Publicado en Mugalari, Gara 4/12/09
Lamentó no haber apuntado esa idea tan brillante. Aunque recordaba el bienestar que le produjo tenerla, aislarla, darla como buena y hacerla digna de ser tenida en cuenta (porque en realidad la recordaba con capacidad de desarrollos múltiples, rica, fértil…, y recordaba además ese momento asociado a la consciencia de que el día iba a ser soleado). Pero lamentablemente no había apuntado la idea y por tanto no le reportaría beneficio. Recordaba, eso sí, con bastante fidelidad ese bienestar, esa sensación física, casi gustativa, que le produjo saberse todavía capaz de compactar una serie de pensamientos volátiles y aparentemente inconciliables en algo digno de progresar como concepto. O, por lo menos, capaz de formularse técnicamente como posibilidad. Daba igual, el regusto era lo que importaba; el recuerdo de ese instante era suficiente. ¿O no?
En cuanto K.O. recordaba esa agradable sensación le venía a la mente como un mazazo su incapacidad para atrapar aquella idea y bajarla al papel para tenerla detenida y en observación. Y así, en este proceso de indagación sobre el cómo y el por qué todo se había evaporado, iba pasando de un extremo al contrario. Del agrado a la frustración, de la sonrisa al resoplido de la impotencia. Un viaje sin retorno en el que se agotaban las posibilidades de encontrar la frecuencia mental adecuada para que las buenas ideas se manifestaran de nuevo.

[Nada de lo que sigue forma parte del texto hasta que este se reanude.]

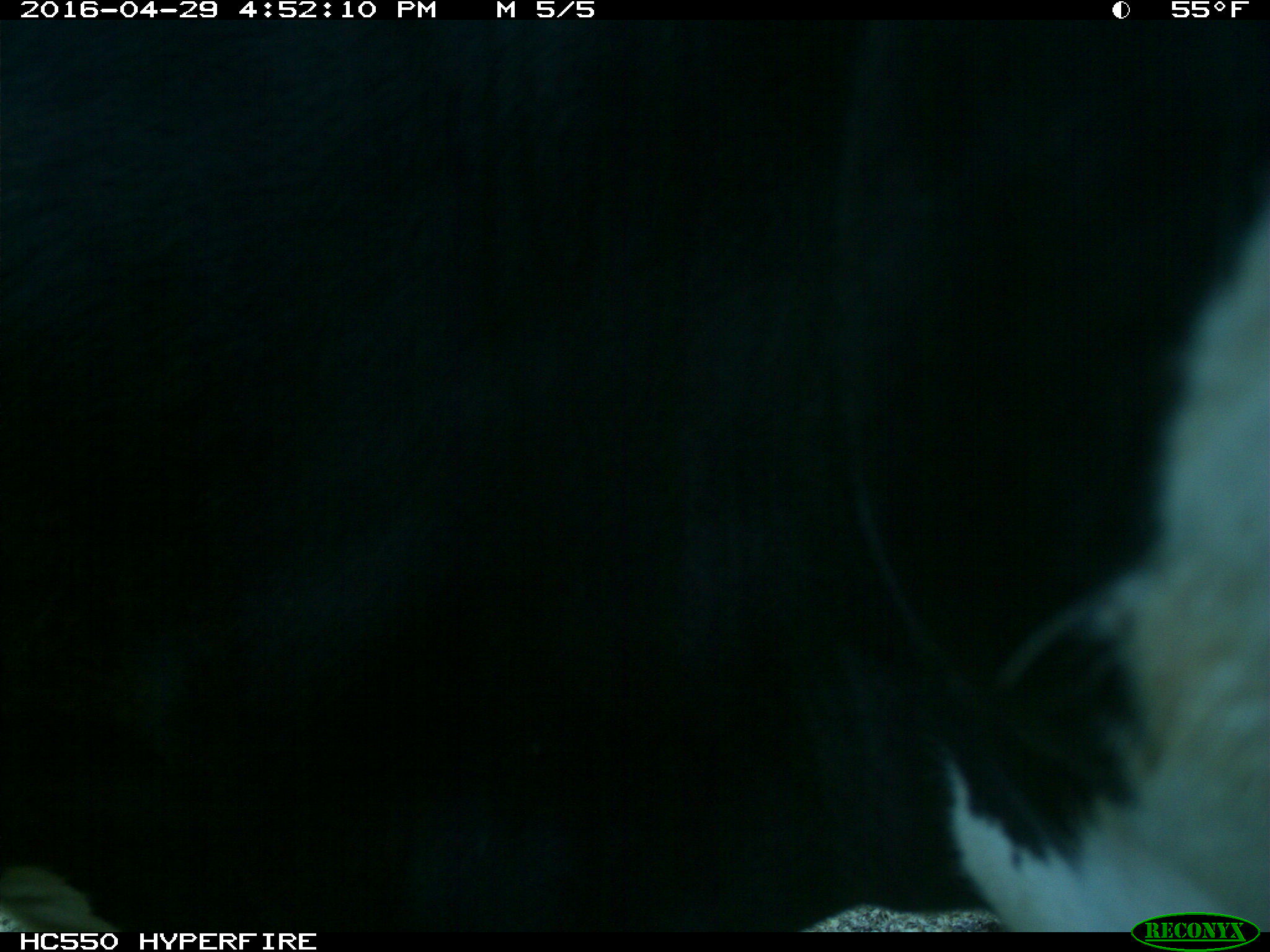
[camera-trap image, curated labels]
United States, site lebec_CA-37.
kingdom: Animalia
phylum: Chordata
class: Mammalia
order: Artiodactyla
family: Bovidae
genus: Bos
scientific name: Bos taurus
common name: domestic cow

K.O. temió por la posibilidad de que no volvieran nunca. Había soñado ya con esa terrible posibilidad en alguna ocasión y sabía que esa sensación tenía también su correlato gustativo. Era, como no, la amargura.
De esa forma se manifestaba la tensión y el stress en un profesional creativo como él al saberse un fragmento del capital. Así es como sufre hoy el precariado de la “clase creativa”, apremiado por la necesidad de ser máquinas de ideas brillantes y rentables. Desposeído de una experiencia propia.